When the Internet was younger, people willingly paid for privilege of sharing content. Creation was the primary motivation; costs were a secondary concern. I think it resulted in more and better communities than today, where people pull out all the stops to rake in the dough as the primary means of earning money.
Yes and on this young Internet your site had 100 views, mostly from people close by.
The content shared was mostly text and a small amount of images. Video and audio were largely non-existant.
> I think it resulted in more and better communities than today, where people pull out all the stops to rake in the dough as the primary means of earning money.
You're describing hobby content creators which didn't have the volume and quality of individual content creators nowadays.
agreed
> and quality
filming with an 8k camera doesn't mean quality though, it just means more production/hosting costs...
There was also always a way to accommodate a large amount of users through mirrors and other channels, which people shared frequently.
With "the web" they meant their business idea for their specific platform isn't viable without advertisers exploiting user data to the largest degree possible.

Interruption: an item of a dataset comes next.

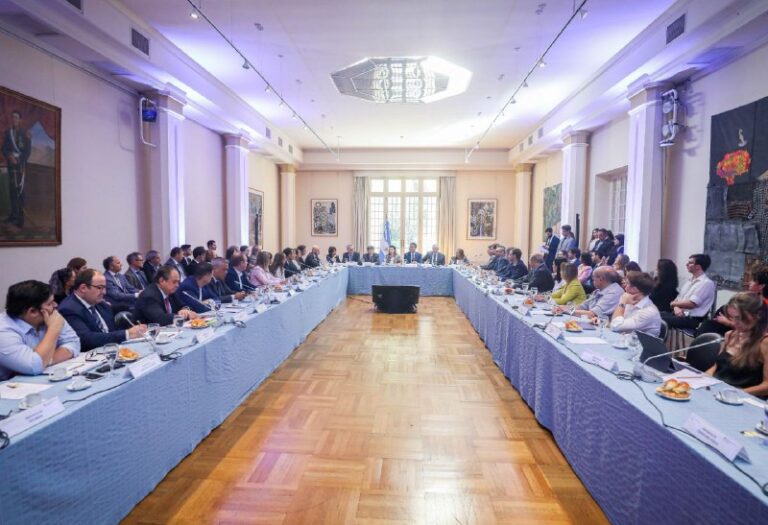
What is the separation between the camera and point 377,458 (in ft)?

That is something entirely different. On if they just paywalled the content, people would probably again use alternatives.

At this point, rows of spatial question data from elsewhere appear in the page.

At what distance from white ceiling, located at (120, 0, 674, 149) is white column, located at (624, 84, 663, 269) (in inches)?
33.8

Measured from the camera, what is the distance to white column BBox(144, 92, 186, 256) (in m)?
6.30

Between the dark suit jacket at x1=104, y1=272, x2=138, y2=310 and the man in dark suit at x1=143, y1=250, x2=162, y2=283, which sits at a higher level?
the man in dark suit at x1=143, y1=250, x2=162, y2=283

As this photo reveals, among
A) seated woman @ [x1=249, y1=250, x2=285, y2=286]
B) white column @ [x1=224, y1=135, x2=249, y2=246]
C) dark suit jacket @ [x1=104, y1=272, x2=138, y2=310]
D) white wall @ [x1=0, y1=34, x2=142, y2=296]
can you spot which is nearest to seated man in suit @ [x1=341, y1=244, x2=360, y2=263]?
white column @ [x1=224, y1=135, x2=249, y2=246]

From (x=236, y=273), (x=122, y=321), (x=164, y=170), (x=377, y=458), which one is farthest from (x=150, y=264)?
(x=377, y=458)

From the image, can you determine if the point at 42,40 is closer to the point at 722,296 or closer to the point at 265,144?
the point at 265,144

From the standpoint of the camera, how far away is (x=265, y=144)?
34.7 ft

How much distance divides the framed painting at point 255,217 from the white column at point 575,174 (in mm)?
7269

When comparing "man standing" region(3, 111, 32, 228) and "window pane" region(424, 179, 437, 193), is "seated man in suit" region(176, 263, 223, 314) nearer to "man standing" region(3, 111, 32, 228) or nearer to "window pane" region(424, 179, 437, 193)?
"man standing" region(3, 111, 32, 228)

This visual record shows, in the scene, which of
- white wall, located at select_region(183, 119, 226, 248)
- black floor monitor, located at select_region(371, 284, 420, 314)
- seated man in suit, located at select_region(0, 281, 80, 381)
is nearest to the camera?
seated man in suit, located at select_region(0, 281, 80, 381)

Of course I didn't mean to say that infrastructure costs are negligible. On the contrary, it is the largest expense for certain platforms and services. But if a platform has advertising as a business model, it is not on my browser to accommodate that. Then they need to let someone else fill the space they cannot serve without manipulating my user agent.
I do even approve of platforms enabling some creators to make a living with online content creation. But I am still not interested to accommodate advertisers. It is a toxic industry that strives on exploiting users and their privacy. There is no sensible means of cooperation possible and I want my browser have realistic perspective here.

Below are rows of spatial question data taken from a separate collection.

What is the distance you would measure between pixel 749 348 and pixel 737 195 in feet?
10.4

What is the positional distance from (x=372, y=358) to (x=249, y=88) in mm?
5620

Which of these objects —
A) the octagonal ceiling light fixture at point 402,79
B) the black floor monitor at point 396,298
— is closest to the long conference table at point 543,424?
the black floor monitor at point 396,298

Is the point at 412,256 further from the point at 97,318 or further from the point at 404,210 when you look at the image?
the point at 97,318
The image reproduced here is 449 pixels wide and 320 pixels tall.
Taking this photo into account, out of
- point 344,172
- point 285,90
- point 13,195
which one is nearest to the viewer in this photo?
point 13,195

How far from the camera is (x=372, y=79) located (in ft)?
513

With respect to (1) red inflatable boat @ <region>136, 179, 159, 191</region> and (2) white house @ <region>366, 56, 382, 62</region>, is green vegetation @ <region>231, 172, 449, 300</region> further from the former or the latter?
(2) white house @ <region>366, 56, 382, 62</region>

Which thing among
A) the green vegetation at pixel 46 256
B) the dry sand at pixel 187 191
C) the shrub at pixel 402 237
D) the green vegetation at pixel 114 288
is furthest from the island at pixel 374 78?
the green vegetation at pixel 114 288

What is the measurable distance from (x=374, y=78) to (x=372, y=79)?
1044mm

This silences a large number of people and communities who can’t afford that privilege. Not saying that’s inherently bad. But it’s worth weighing in the moral calculus.
I'd argue advertising silences many more.
Any niche topic is already so SEO'd to death with keyword rich but contentless content that those with something truly relevant to say are unlikely to ever be heard.*
* Unless commenting in a niche subreddit, a web-ring indexed by small web engines, or the like, where the audience are like minds who've previously found the niche.
Disadvantaged groups will already have less free time to share content, less exposure to the technical skills needed to do so, less attention, respect, and opportunity from doing so, etc. Advertising places a fig leaf over unequal access, but really makes the inequality worse by centralizing wealth and control in the hands of a few rent-seeking operations.
predatory lawyers and greedy creators is the reason I don't.
And that is simply touching the easiest problem to solve which is the storage part. Serving the video fast with adaptive quality and having the available bandwidth close to the user is another much larger problem.
Since filming, editing, and streaming videos already consumes users' storage and bandwidth resources anyway, the total amount of resources available to a P2P torrent-style network clearly is already in the ballpark of what's needed for YouTube.
> Serving the video fast with adaptive quality and having the available bandwidth close to the user is another much larger problem.
No idea how well it works in practice, but in theory PeerTube has already solved this using WebTorrent.
The nice thing about P2P is that your network's capacity scales organically with load. More users⇒More capacity.
The Pirate Bay existed… huh, still exists, OK… without requiring any single person to have all the pirated content on any single system — the combined size of all videos on YouTube may be 10 to 15 exabytes or whatever, but no single video, no single creator, is close to that. Even LTT is about 3.6 petabytes for their entire working-archive backup system last I heard, and if they wanted to stream those as a torrent, well, the files are right there.
It may not suit the current way YouTube content is consumed, where you share a link to a specific timestamp and whoever follows that link can see that moment almost immediately, but that doesn't detract from "can people share videos, perhaps even ones they made themselves, using this system?"